**PROBLEM TO SOLVE**
An exact copy of the data below is required; return it in full.

**DATASET EXTRACT**
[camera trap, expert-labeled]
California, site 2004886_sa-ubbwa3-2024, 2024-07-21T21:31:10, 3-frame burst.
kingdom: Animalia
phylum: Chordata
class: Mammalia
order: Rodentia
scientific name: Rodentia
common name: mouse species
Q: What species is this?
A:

**OUTPUT BELOW**
[camera trap, expert-labeled]
California, site 2004886_sa-ubbwa3-2024, 2024-07-21T21:31:10, 3-frame burst.
kingdom: Animalia
phylum: Chordata
class: Mammalia
order: Rodentia
scientific name: Rodentia
common name: mouse species
Q: What species is this?
A:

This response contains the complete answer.